Pour l’année 2017, la salariée a signé le 25 avril 2017 un plan de commissionnement et ayant atteint 90% de son objectif, a perçu 120 euros, correspondant à 8 000 euros X0,015 conformément au plan de commissionnement.

La salariée sollicite un complément de variable du fait des aléas qu’elle considère avoir subis et qui ne lui seraient pas imputables. Toutefois, elle a donné son accord au plan de commissionnement qui lui était proposé et qui ne prévoyait pas la possibilité de corrections selon les difficultés rencontrées par l’entreprise. Elle sera donc déboutée de sa demande de versement de variable au titre de l’année 2017.

Le jugement entrepris sera confirmé sur ce point.

Pour l’année 2018, les parties n’ont pas trouvé d’accord sur le plan de commissionnement.

A défaut d’accord intervenu entre les parties, il y a lieu de retenir le montant de rémunération variable perçu pour la période précédente.

La société Eurosilicone sera donc condamnée à payer à Mme [K] la somme de 187 euros prorata temporis au titre de l’année 2018, sur la base du variable perçu au second semestre 2017.

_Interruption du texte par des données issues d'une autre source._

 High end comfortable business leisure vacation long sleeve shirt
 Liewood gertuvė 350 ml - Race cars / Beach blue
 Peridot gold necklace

Le jugement entrepris sera confirmé en ce qu’il a débouté la salariée de sa demande en paiement d’une part variable au titre de l’année 2017 et infirmé sur la demande en paiement d’une part variable au titre de l’année 2018.

Sur les autres demandes

Le jugement entrepris sera infirmé en ce qu’il a statué sur les dépens et les frais irrépétibles.

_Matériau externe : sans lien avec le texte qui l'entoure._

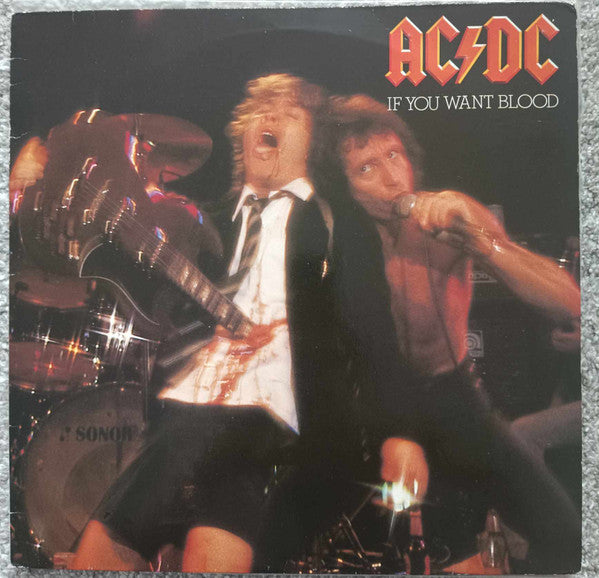 Image of Front Cover of LP - VG/VG - AC/DC, If You Want Blood You've Got It (Atlantic Green & Orange Labels; K 50 532, UK 1980s Reissue, No GEMA on Labels, LC in Top Right of Labels), Strong VG,  - 0716324C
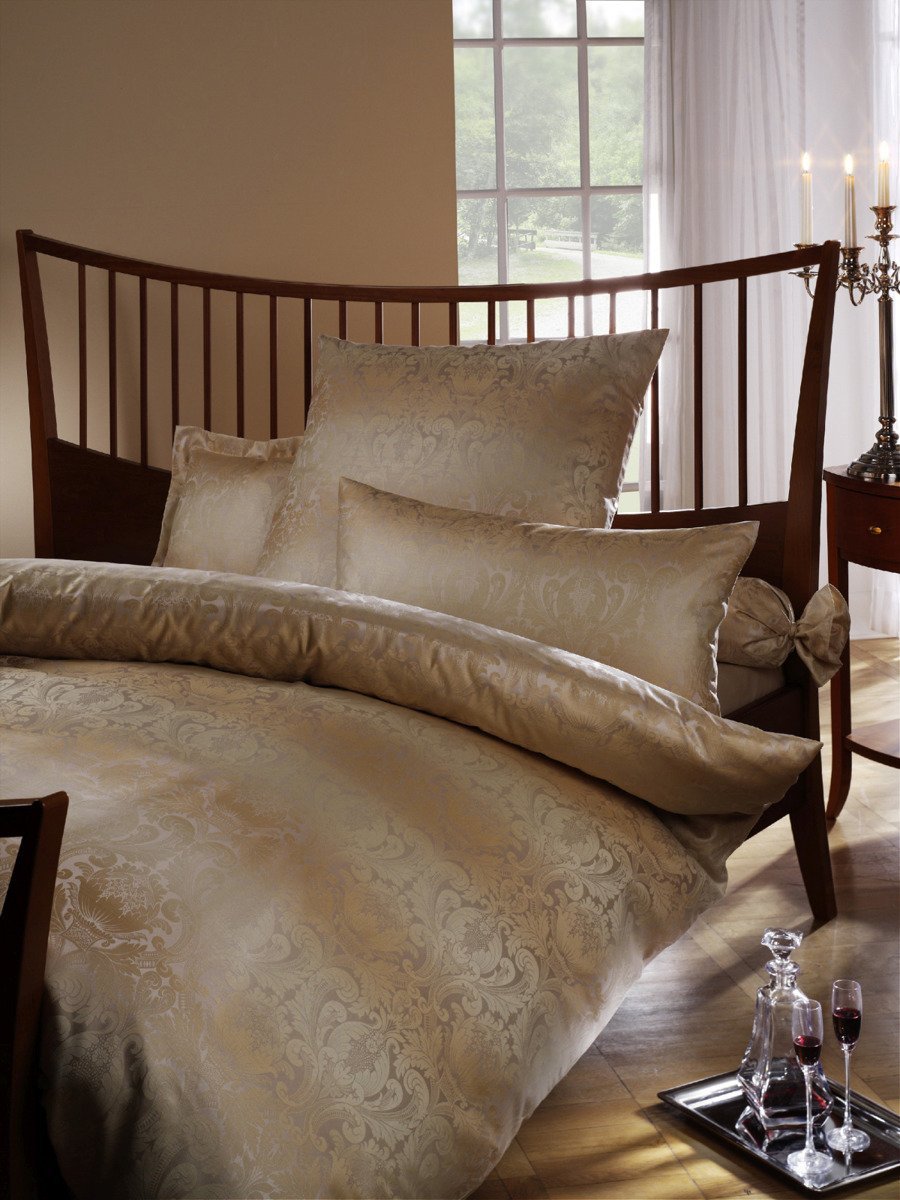 Curt Bauer Komplet pościeli adamaszkowej Florenz Sand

La société Eurosilicone succombant à la présente instance, en supportera les dépens de première instance et d’appel. Elle devra régler une somme de 500 euros à Mme [K] en application des dispositions de l’article 700 du code de procédure civile.

PAR CES MOTIFS

La cour statuant par arrêt contradictoire,

Confirme le jugement en ce qu’il a :

– débouté Mme [Z] [K] de sa demande de voir dire que sa prise d’acte produit les effets d’un licenciement sans cause réelle et sérieuse et l’a déboutée de ses demandes en conséquence,

– débouté Mme [Z] [K] de sa demande de rappel de rémunération variable au titre de l’année 2017,

– débouté Mme [Z] [K] de sa demande au titre de dommages et intérêts pour atteinte à sa santé,

L’infirme pour le surplus,

Statuant à nouveau sur les chefs infirmés et y ajoutant :

Condamne la société Eurosilicone à payer à Mme [Z] [K] une somme de 187 euros au titre de sa part variable pour l’année 2018,

Condamne la société Eurosilicone aux dépens de première instance et d’appel,

Condamne la société Eurosilicone à payer à Mme [Z] [K] la somme de 500 euros en application des dispositions de l’article 700 du code de procédure civile,

Prononcé publiquement par mise à disposition de l’arrêt au greffe de la cour, les parties en ayant été préalablement avisées dans les conditions prévues au deuxième alinéa de l’article 450 du code de procédure civile.

Signé par Madame Isabelle MONTAGNE, Président, et par Madame Dévi POUNIANDY, Greffier, auquel la minute de la décision a été remise par le magistrat signataire.